Just look to our science fiction-rich past, a legacy that is as much a part of our city's creative identity as the invention of noir and the rise of movie-making. It's a legacy that the "Science Fiction Los Angeles: Words and World Building in the City of Angels" conference will ponder, prismatically, on Friday, Oct. 28 and Saturday, Oct. 29.
What to do, where to go and what to see
(Pondering something prismatically feels like something a hero of a sci-fi novel must do to untangle multiple plot knots.)
Our city's sci-fi cred is, in short, incredible: Ray Bradbury was a longtime resident of Cheviot Hills, while Pasadena-born Octavia Butler began her resplendent writing career as a student at PCC. Both masters will receive dedicated panels during the conference, so bone up on their amazing stories, again, ahead of time.
A screening of "Her" and before-an-audience chitchats with a bevy of local authors fill out the scholarly and surreal and spectacular worlds that first took root right here, in Southern California.
The host of the two-dayer, which alights at a couple of different locations around town? The Huntington-USC Institute on California and the West.
Reveling in the future, or a dystopia, or a byte-sized world inside a computer, or a planet populated by robots just ahead of Halloween, and doing so with an eye on sci-fi's LA connections? It isn't as frightful as the ghosts and goblins who rule the holiday, but to say science fiction doesn't play an imaginative part in the most fantasy-driven holiday is as wrong as claiming the universes authors dream up couldn't actually come to pass one day soon.

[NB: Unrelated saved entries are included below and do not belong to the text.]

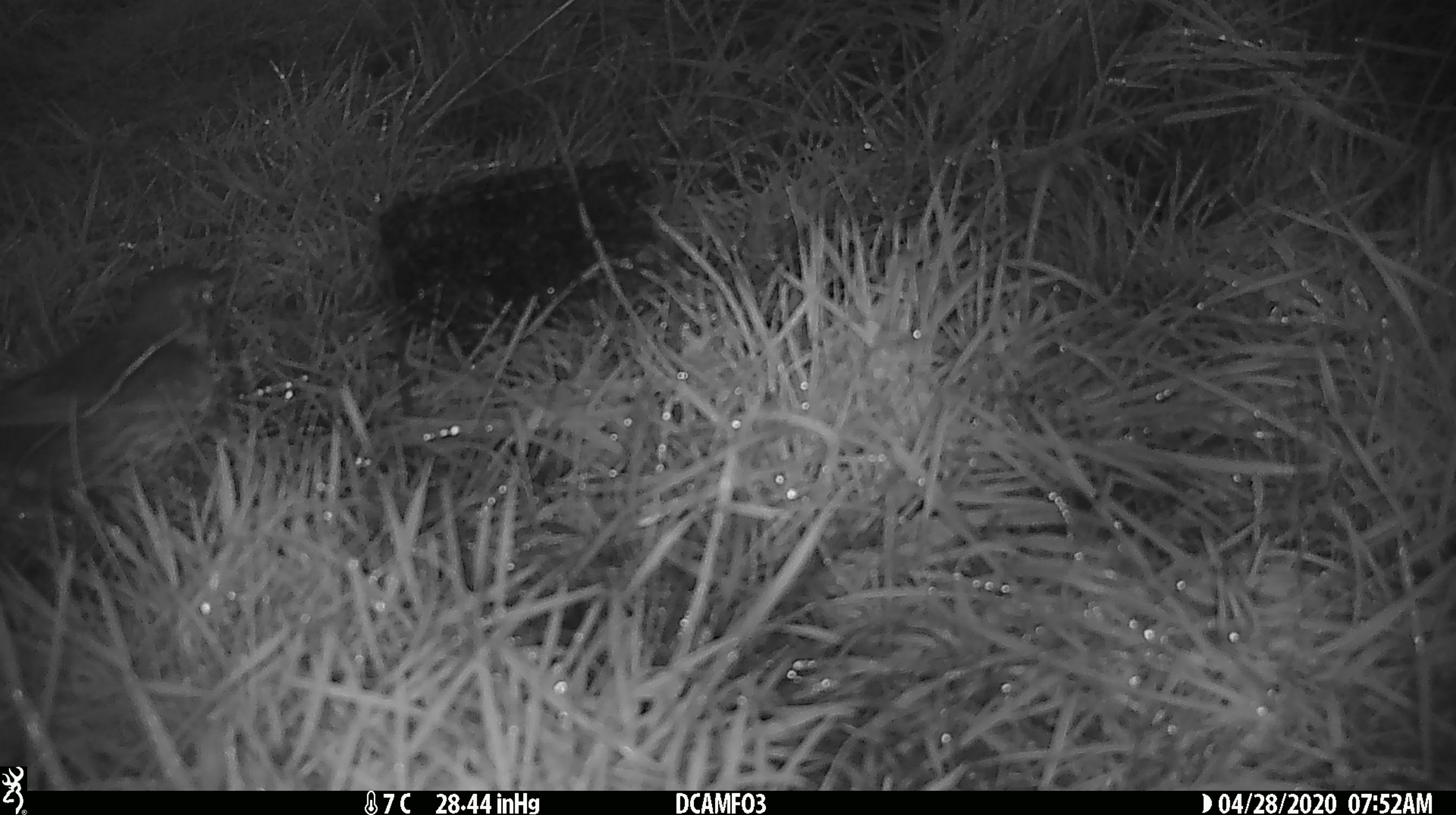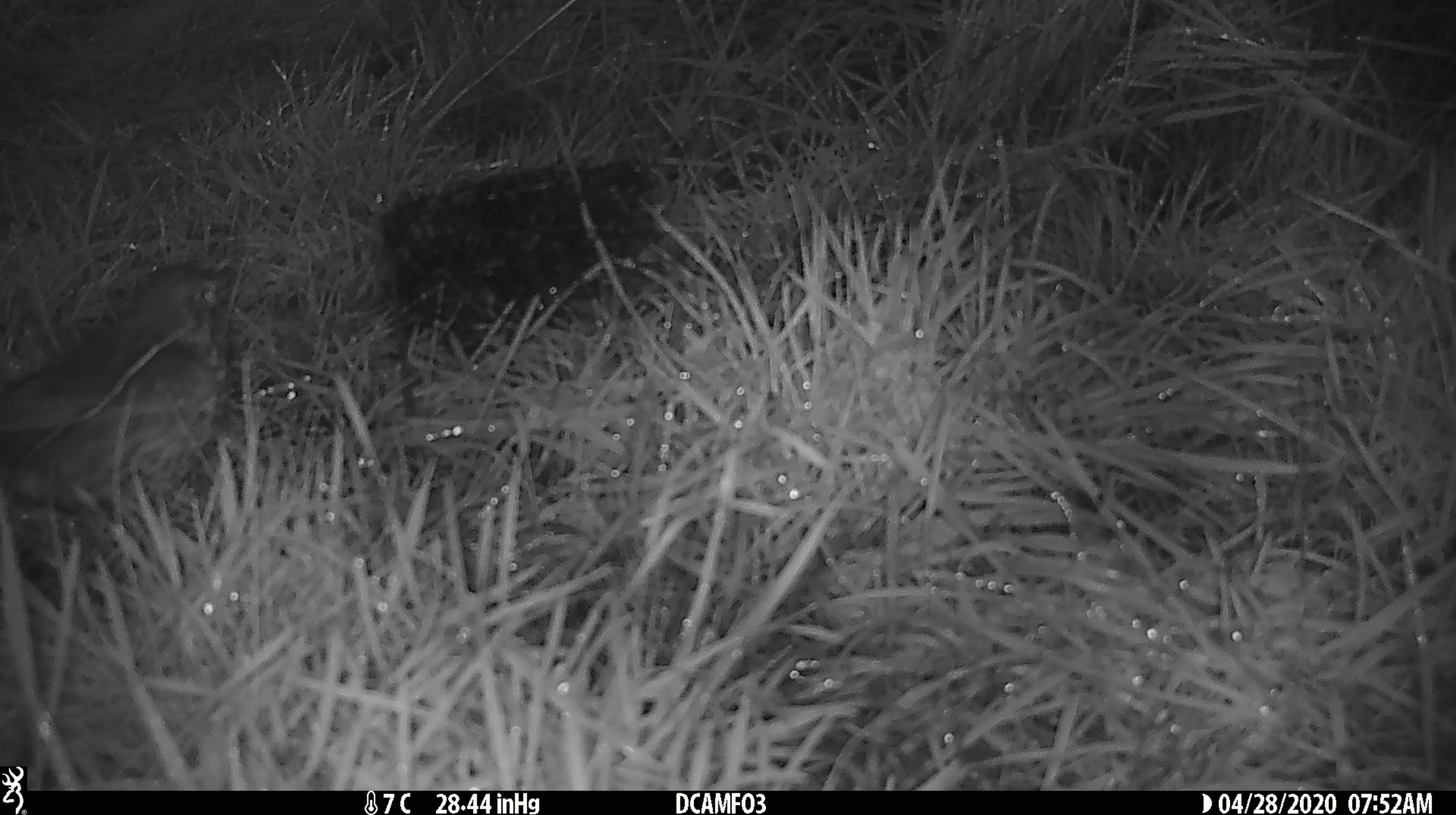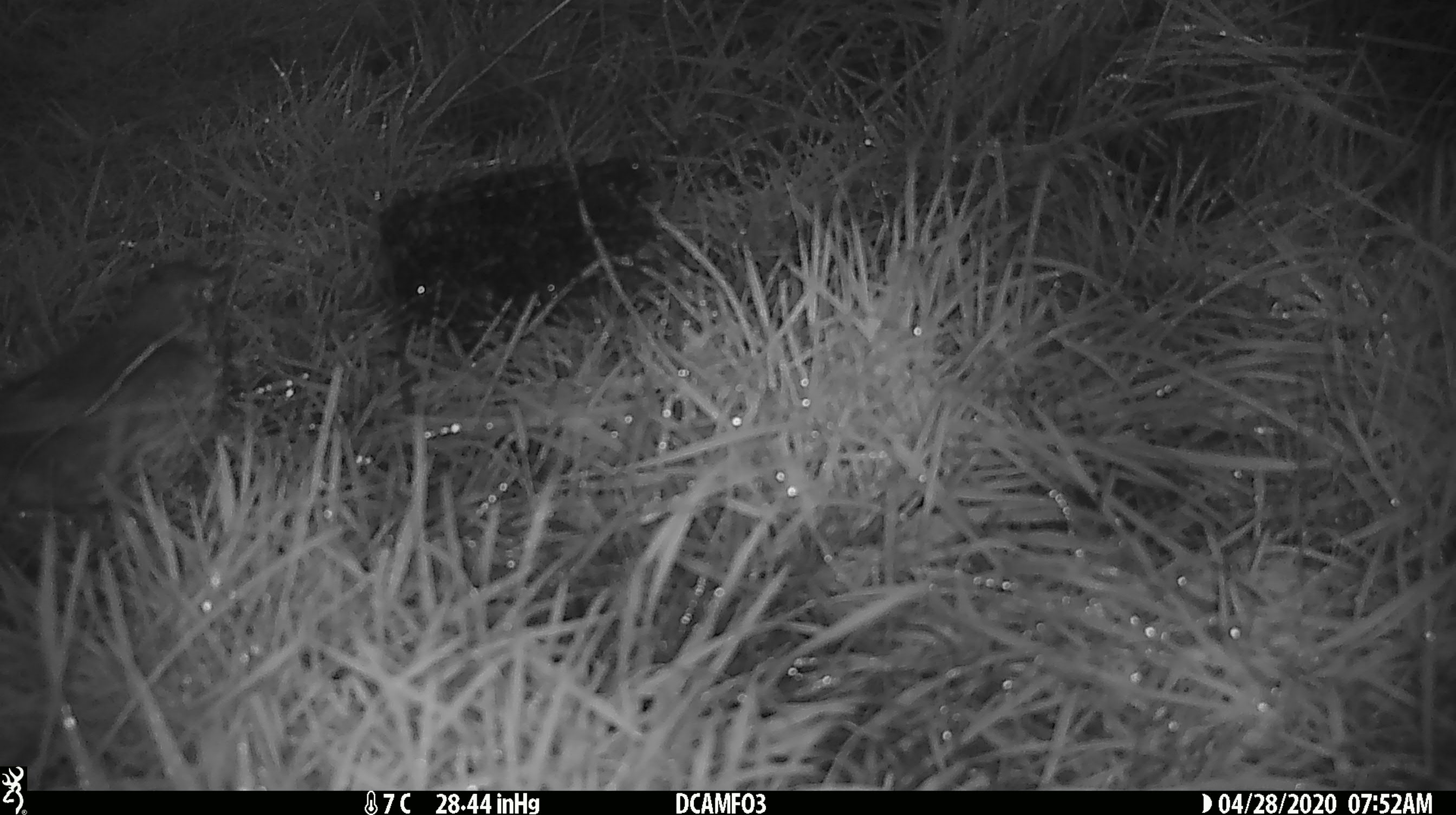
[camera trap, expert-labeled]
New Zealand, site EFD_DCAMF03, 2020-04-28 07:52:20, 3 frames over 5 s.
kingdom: Animalia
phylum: Chordata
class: Aves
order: Passeriformes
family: Turdidae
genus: Turdus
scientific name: Turdus philomelos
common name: song thrush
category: thrush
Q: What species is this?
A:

What's completely right, though? The fact that LA does live in the future, as evidenced by its memorable forays in "Blade Runner" to Steve Erickson's cinema-obsessed "Zeroville" to a host of other works it has inspired over the decades.
So celebrate our sci-fi city on Oct. 28 and 29. Just be sure to arrive for the conference ahead of time, or, more accurately, about sixteen minutes into the future.